#### Stated task
Please pick up the passage describing the valve apparatus, its seal member and its cover where it stops, and continue it in the same style.

Further, the aforementioned seal member includes a first seal portion fitted into a groove formed along an exterior shape of each side surface of the blocks between which the seal member is gripped, and a second seal portion disposed on an outer side of the first seal portion and abutting with an edge portion making up the exterior shape, whereby water resistance of the valve apparatus can be even further improved.
Furthermore, a cover is detachably disposed on one side surface of the block in which the valve is installed, for closing an opening through which the valve is inserted and extracted, wherein a tapered portion, which expands in width toward an outer surface side thereof, is formed in a side surface of the cover that contacts the seal member, and/or a part of the second seal portion that contacts the cover is formed in a tapered shaped that narrows in width toward an outer surface side thereof. Accordingly, even in a state in which the blocks are connected sandwiching the seal member therebetween, attachment and detachment of the cover can be smoothly carried out.
Moreover, the valve apparatus further includes a cover detachably disposed on one side surface of the block in which the valve is installed, for closing an opening through which the valve is inserted and extracted, a hole disposed in the cover, a hole disposed in the valve, which is aligned coaxially with respect to the hole of the cover, and a screw for fixing the valve to the block by threaded engagement with female threads provided in the block, after the screw has been inserted from an upper surface side of the hole of the cover, and inserted through each of the holes of the cover and the valve. A screw portion is formed over a predetermined length from an end of the screw, and female threads, into which the screw portion formed in the screw can be threaded, are formed in at least a portion of an inner circumferential surface of the hole disposed in the valve. Thus, even with a compact structure, in which the blocks are connected while sandwiching the seal member therebetween, it is possible for the valve to be easily taken out together with the cover.

#### Given material
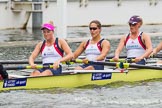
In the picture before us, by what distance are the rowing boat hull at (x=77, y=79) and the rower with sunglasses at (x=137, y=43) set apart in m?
0.41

#### Result of this exercise
Still further, since a tapered portion, which expands in width toward an outer surface side thereof, is formed in a side surface of the cover that contacts the seal member, the cover and the valve can be taken out even more easily and smoothly.
The above and other objects, features and advantages of the present invention will become more apparent from the following description when taken in conjunction with the accompanying drawings in which a preferred embodiment of the present invention is shown by way of illustrative example.

BRIEF DESCRIPTION OF THE DRAWINGS

FIG. 1 is a perspective view of a valve apparatus according to an embodiment of the present invention;

FIG. 2 is an exploded perspective view of respective structural components, in a disassembled state, of the valve apparatus shown in FIG. 1;

FIG. 3 is a bottom plan view of the valve apparatus shown in FIG. 1;

FIG. 4 is a perspective view of a first base block illustrated in FIG. 2;

FIG. 5 is an exploded perspective view of respective structural components, in a disassembled state, of the first base block shown in FIG. 4;

FIG. 6A is a cross sectional view with partial omission taken along line VIA-VIA of FIG. 4, and FIG. 6B is a cross sectional view with partial omission, showing a state in which a valve and a cover are extracted from the base illustrated in FIG. 6A;

FIG. 7 is an expanded perspective view of a gasket illustrated in FIG. 2;

FIG. 8A is a plan view showing a state in which a first base block and a second base block are connected, and FIG. 8B is a front view of the first base block and the second base block shown in FIG. 8A;

FIG. 9 is a cross sectional view with partial omission taken along line IX-IX in FIG. 8B;

FIG. 10 is a cross sectional view with partial omission taken along line X-X in FIG. 8B;

FIG. 11 is an expanded cross sectional view with partial omission showing the portion surrounded by the circle XI in FIG. 10;

FIG. 12 is a cross sectional view with partial omission showing a state in which the cover is taken out from the first base block and the second base block shown in FIG. 10;

FIG. 13 is a cross sectional view with partial omission taken along line XIII-XIII in FIG. 8A; and

FIG. 14 is a cross sectional view with partial omission taken along line XIV-XIV in FIG. 8A.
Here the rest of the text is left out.